In der Frage, ob Mädchen oder Junge sei der 34-Jährige genau so wenig wählerisch gewesen wie bei den Tatorten. Die drei Opfer, ein zu Tatbeginn maximal fünfjähriger Sohn seiner Ehefrau, sowie deren sieben- und neunjährige Töchter aus einer vorangegangenen Beziehung mussten die Taten an den unterschiedlichsten Orten über sich ergehen lassen: Ob in der Wohnung, auf dem Spielplatz, in einer Campinghütte, im Wald oder sogar im Führerhaus seines Lkw - fast überall fand der Verurteilte Gelegenheiten, seine Stiefkinder zu missbrauchen. „In der Wohnung gab es keinen Ort, an dem nicht irgendwelche Übergriffe stattgefunden hätten“, so Richter Schmitz-Justen.

Vergewaltigungen unbarmherzig als Bestrafungen eingesetzt

Offenbar setzte der Verurteilte Vergewaltigungen auch regelmäßig zur Bestrafung seiner beiden Stieftöchter ein: Ein Detail, das selbst der erfahrene Richter nach eigenem Bekunden noch nie zuvor in seiner Laufbahn geschildert bekommen hat.

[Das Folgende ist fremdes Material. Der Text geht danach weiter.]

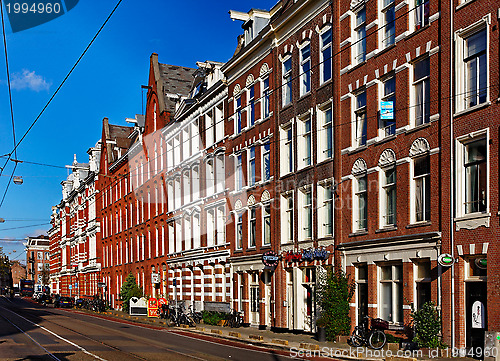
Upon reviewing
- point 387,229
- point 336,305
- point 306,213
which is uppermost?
point 306,213

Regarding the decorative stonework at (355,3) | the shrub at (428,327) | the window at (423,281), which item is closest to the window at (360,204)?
the window at (423,281)

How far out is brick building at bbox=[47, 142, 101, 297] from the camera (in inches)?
3388

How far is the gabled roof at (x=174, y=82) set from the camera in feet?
191

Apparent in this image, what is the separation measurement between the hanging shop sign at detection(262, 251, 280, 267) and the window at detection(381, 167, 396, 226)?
9249mm

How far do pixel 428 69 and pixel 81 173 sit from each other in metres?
84.5

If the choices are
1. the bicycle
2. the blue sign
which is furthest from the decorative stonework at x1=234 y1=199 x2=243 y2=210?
the blue sign

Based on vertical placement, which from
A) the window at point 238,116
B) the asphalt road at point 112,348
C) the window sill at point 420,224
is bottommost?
the asphalt road at point 112,348

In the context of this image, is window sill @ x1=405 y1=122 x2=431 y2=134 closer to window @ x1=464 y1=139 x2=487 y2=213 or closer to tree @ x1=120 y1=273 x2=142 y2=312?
window @ x1=464 y1=139 x2=487 y2=213

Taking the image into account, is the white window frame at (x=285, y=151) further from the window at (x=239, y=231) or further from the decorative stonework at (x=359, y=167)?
the decorative stonework at (x=359, y=167)

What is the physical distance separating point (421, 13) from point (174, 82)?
3918 centimetres

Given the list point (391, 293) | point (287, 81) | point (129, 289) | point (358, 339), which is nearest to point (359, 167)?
point (391, 293)

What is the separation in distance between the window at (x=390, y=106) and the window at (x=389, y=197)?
158 cm

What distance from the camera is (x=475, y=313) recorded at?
21.2 m

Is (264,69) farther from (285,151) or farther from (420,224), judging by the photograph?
(420,224)
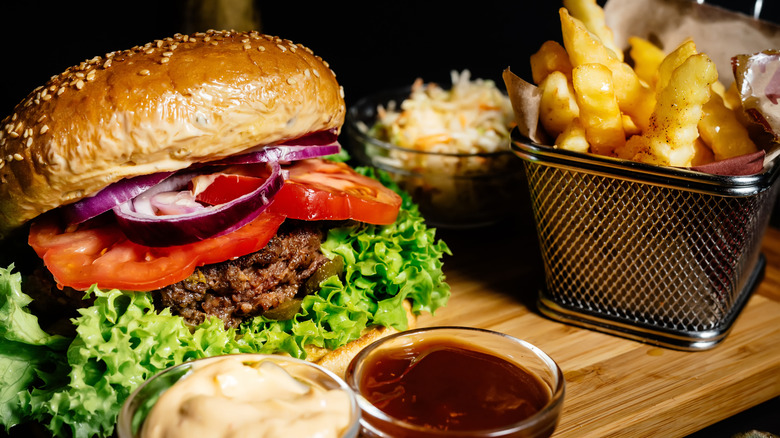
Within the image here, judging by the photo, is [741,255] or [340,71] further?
[340,71]

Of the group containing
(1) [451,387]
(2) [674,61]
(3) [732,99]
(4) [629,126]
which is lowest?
(1) [451,387]

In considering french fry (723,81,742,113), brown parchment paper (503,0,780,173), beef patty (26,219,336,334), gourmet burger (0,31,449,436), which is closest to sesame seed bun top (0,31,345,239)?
gourmet burger (0,31,449,436)

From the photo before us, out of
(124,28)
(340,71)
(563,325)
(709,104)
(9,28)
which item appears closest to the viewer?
(709,104)

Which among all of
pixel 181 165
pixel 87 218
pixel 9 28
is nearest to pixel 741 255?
pixel 181 165

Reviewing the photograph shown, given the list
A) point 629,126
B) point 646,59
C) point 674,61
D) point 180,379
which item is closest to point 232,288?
point 180,379

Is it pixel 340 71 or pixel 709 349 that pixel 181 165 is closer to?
pixel 709 349

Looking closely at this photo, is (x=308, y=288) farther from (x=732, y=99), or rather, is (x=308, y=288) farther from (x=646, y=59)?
(x=732, y=99)

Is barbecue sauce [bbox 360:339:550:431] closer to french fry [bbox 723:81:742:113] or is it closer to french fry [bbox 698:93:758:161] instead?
french fry [bbox 698:93:758:161]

So fand der erste Übergriff auf das ältere Mädchen statt, nachdem das Kind unerlaubterweise ein Haargummi aus einer noch ungeöffneten 100er-Packung stibitzt hatte.

Neben den Stiefkindern lebten zum Schluss auch drei gemeinsame Kinder in dem Haushalt des Ehepaars. Der Stiefsohn war nach Verhaltensauffälligkeiten zwischenzeitlich zu seinem leiblichen Vater gezogen. Um eine der Missbrauchstaten an dem Jungen durchzusetzen, hatte der Verurteilte dem Vorschulkind sogar versprochen, es dürfe dann bei seiner Mutter bleiben.

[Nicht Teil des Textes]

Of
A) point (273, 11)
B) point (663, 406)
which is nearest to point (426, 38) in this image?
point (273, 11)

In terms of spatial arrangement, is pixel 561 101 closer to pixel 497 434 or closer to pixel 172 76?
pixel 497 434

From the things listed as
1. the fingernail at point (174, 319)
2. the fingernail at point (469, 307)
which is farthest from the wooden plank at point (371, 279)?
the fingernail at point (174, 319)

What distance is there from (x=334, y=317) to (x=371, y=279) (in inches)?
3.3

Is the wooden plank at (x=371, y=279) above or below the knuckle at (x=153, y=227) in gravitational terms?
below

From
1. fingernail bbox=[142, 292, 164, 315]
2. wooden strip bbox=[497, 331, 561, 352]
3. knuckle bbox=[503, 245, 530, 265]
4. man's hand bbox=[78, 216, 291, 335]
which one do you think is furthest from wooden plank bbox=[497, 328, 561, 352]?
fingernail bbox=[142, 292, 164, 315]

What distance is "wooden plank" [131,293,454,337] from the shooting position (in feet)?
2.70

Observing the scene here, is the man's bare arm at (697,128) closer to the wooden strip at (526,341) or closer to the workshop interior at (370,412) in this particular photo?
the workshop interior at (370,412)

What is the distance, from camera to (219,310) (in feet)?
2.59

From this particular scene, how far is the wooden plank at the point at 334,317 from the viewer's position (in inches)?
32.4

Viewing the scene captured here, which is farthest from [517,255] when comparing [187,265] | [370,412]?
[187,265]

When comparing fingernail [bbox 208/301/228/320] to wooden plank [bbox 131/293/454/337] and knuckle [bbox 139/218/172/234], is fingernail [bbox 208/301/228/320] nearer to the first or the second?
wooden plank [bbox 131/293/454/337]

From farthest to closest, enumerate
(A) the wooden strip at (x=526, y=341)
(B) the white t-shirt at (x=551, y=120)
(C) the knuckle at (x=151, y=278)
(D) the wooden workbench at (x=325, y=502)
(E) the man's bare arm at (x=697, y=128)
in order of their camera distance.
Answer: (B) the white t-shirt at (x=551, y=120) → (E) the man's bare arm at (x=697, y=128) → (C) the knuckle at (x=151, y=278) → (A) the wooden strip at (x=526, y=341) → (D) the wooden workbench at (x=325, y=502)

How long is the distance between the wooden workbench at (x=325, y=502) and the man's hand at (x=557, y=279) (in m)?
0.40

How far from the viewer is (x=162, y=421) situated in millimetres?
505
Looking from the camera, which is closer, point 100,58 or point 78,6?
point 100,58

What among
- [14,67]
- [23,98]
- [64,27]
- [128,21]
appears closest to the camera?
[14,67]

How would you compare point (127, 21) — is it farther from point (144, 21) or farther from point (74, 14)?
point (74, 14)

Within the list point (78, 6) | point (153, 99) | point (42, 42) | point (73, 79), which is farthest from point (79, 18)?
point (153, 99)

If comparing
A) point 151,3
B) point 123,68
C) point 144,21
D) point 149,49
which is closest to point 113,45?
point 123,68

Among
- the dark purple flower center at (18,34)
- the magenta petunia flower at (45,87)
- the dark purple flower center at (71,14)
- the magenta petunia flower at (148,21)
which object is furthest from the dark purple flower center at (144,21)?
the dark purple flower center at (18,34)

Verweigerungshaltung mitursächlich für das hohe Strafmaß

Gestanden hatte der Verurteilte nur einige der angeklagten Taten, und diese Verweigerungshaltung, die er auch gegen den Rat seines Anwalts durchhielt, trug nicht unerheblich zu dem nun ausgesprochenen Strafmaß bei. Die Kinder selber hatten bei ihrer Vernehmung als Zeugen sogar von einigen hundert Taten gesprochen. Selbst den letzten Vorfall, bei dem er von seiner Frau in flagranti ertappt worden war, stritt er bis zuletzt ab: Man habe sich nur umziehen wollen.

Das Gericht hingegen hielt die Aussagen der Opfer über jeden Zweifel erhaben: Alle Schilderungen seien plausibel und immer in sich konsistent gewesen, so der Richter. „Das sind Details, die denkt man sich nicht aus.“ Erst nach der letzten Tat berichtete die ältere Tochter ihrer Mutter das gesamte Ausmaß des Missbrauchs. Und erst als die Geschwister des Mädchens gefragt wurden, ob die Angaben ihrer Schwester denn zutreffend seien, wagten die anderen Kinder auch von den an ihnen begangenen Übergriffen zu berichten.

Offenbar hatten alle Opfer Angst, ihre Familie zu zerstören, wenn sie die Wahrheit sagten: Wirklich beeindruckend sei das Bekenntnis eines der Mädchen gewesen, so Schmitz-Justen: Das Mädchen hatte geschildert, es habe die Übergriffe in den ersten Jahren für vollkommen normal gehalten und sich gar nicht vorstellen können, dass so etwas in anderen Familien nicht vorkäme.